French Collection #300

[FRENCH] Pour fêter la 300e chronique, nous inaugurons une nouvelle série consacrée à un éditeur majeur du comic américains et notamment de super-héros qui de manière assez surprenante n’a encore jamais été évoqué dans ces pages, même si le personnage dont nous allons détailler une nouvelle version à lui déjà fait l’objet de chroniques il y a quelques années.

MLJ Comics est un des plus grands éditeurs de comics ainsi que l’un des plus anciens puisqu’il opère sans discontinuer depuis fin 1939. Le groupe doit son nom aux prénoms de ses trois fondateurs Maurice Coyne, Louis Silberkleit & John L. Goldwater. Louis Silberkleit est un des précurseurs du secteur des pulp’s magazine. Il est ainsi dès la fin des années vingt Circulation Manager chez le distributeur de magazine Eastern Distributing Corp. C’est dans le cadre de ces fonctions qu’il va engager un jeune homme pour l’assister. Il s’agit de Martin Goodman, futur propriétaire de Marvel Comics.

Mais Eastern Distributing Corp. fait faillite et les deux hommes s’associent avec quelques investisseurs pour fonder Mutual Magazine Distributors en plus d’un éditeur de pulps chacun. Ce sera Newsstand Publications Inc. pour Goodman et Columbia Publications pour Silberkleit. Les deux hommes partagent d’ailleurs le même comptable (Bookeeper), Maurice Coyne qui en plus d’être l’un des fondateurs de MLJ fera de nombreuses avances au tandem créatif de Marvel Joe Simon & Jack Kirby et sera celui qui révélera aux deux jeunes artistes que Goodman les spolie de leur droits sur Captain America Comics.

John L. Goldwater, le troisième associé, a rencontré Louis Silberkleit au travers de sa société Periodicals for Export au travers de laquelle il achète les surplus des publications de Silberkleit à un penny pièce pour les revendre en dehors des Etats-Unis. Les trois hommes, plus Goodman, travailleront également en étroite relation avec la société Independent News, la branche de distribution du groupe de Jack Liebowitz & Harry Donenfeld qui deviendra DC Comics. Le premier titre de MLJ Comics sera Blue Ribbon Comics (1939 Series). Il s’agit d’un magazine consacré aux genres policiers de manière assez large.

Mais dès le numéro 2 apparaît un personnage de super-héros, Bob Phantom. Il ne s’agit d’ailleurs pas d’un personnage original mais d’une nouvelle version d’un personnage apparu auparavant dans Star Comics #1 (1937 Series) et Keen Komics #1 (1939 Series). Ceci s’explique par le fait que le personnage a été créé en 1937 par l’un des précurseurs du monde des comics Harry « A » Chesler pour sa propre production. Les deux pages du personnage seront revendues une première fois à l’éditeur Centaur puis la nouvelle version à MLJ Comics.

> _Matériel fourni_:
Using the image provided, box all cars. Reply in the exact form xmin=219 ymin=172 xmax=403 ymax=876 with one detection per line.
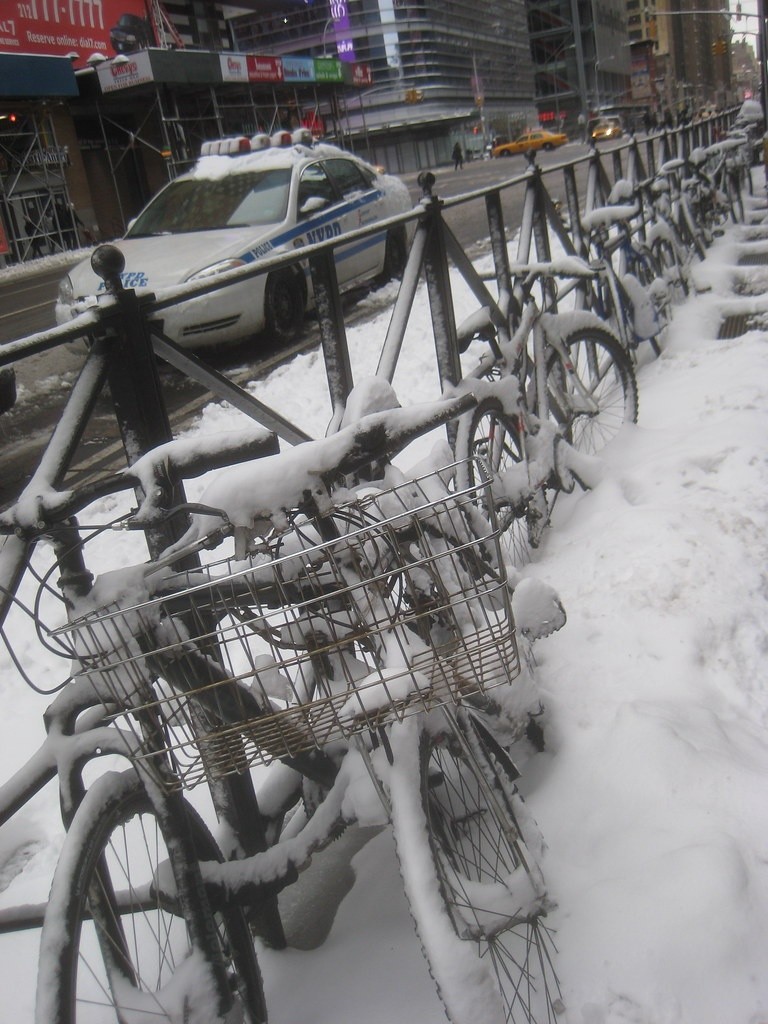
xmin=592 ymin=121 xmax=622 ymax=141
xmin=54 ymin=127 xmax=416 ymax=351
xmin=492 ymin=130 xmax=569 ymax=157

> _Énoncé du problème_: Traduisez en anglais cette phrase du texte : « Le groupe doit son nom aux prénoms de ses trois fondateurs Maurice Coyne, Louis Silberkleit & John L. Goldwater. » Ce matériel n'a aucun lien avec le texte.

> _Résultat final_: The group owes its name to the first names of its three founders, Maurice Coyne, Louis Silberkleit & John L. Goldwater.